José foi sepultado no Cemitério de Cruz das Armas, em João Pessoa, mas, segundo a família, acabou enterrado no lugar de outro homem, identificado como Valdeci Batista.
A decisão judicial também autoriza o translado dos restos mortais para o local indicado pela família. Após a exumação, o corpo será devolvido à Justiça e, em seguida, liberado para que a família realize um novo velório e sepultamento, no cemitério de sua escolha.
O pedido foi feito pelo advogado da família de José Pereira, após a denúncia de que houve a troca dos corpos. A Justiça acolheu a solicitação e liberou oficialmente a exumação, conforme apurou o Notícia Paraíba.
José Pereira morreu após um procedimento cardíaco no Hospital Metropolitano, em Santa Rita. Antes da liberação do corpo, a filha, Jennifer Pereira, e uma prima realizaram o reconhecimento ainda na unidade hospitalar.

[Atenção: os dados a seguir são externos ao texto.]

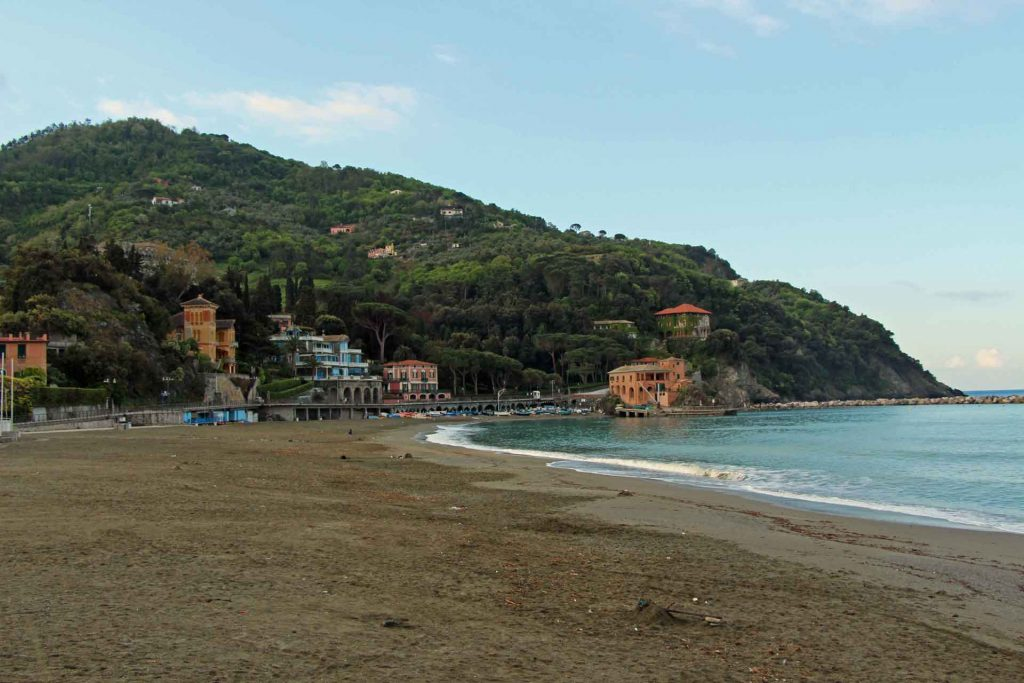 Things to do in Cinque Terre with children - Levanto Beach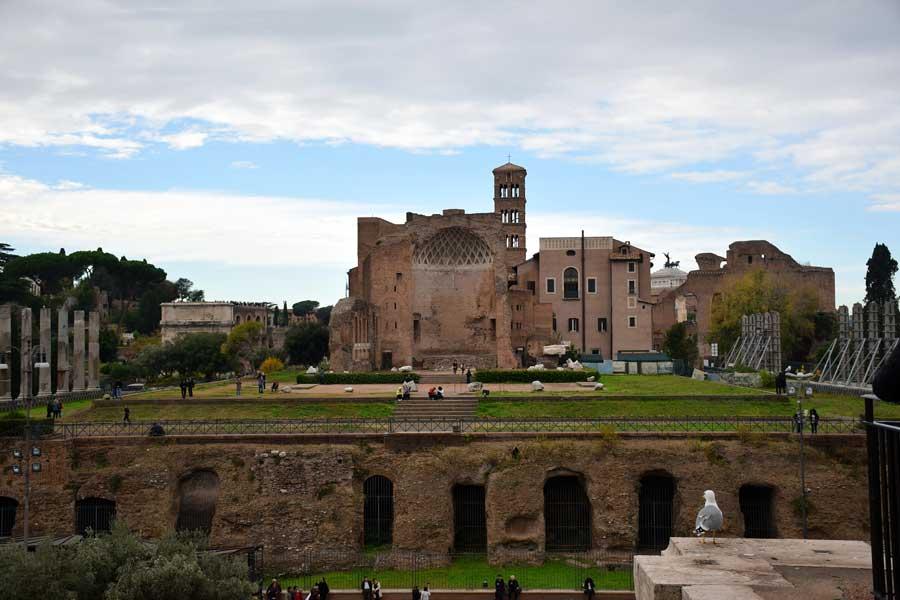 Roma gezilecek önemli yerler Palatino tepesi Roma Forumu Antiquarium Forense - Rome Palatine Hill Roman forum Antiquarium Forense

No entanto, ao chegarem ao local do velório, os familiares perceberam que o corpo no caixão não era o de José. A família então entrou em contato com parentes de Valdeci Batista, que informaram que o corpo já havia sido enterrado horas antes.
Diante da situação, familiares procuraram a Central de Polícia para formalizar a denúncia e pedir a investigação do caso. Segundo Jennifer, o contato com as funerárias não trouxe esclarecimentos até o momento.
Em nota, o Hospital Metropolitano confirmou o óbito de José Pereira na unidade e afirmou que o corpo foi liberado de forma regular para a funerária indicada pela família. O hospital informou ainda que, após o retorno dos familiares à unidade, realizou verificações internas e confirmou que o corpo havia sido corretamente reconhecido no momento da liberação.
A unidade reforçou que todos os procedimentos seguiram os protocolos técnicos e legais e afirmou permanecer à disposição da família.
O caso segue sob investigação para esclarecer como e onde ocorreu a troca dos corpos, além de apurar eventuais responsabilidades.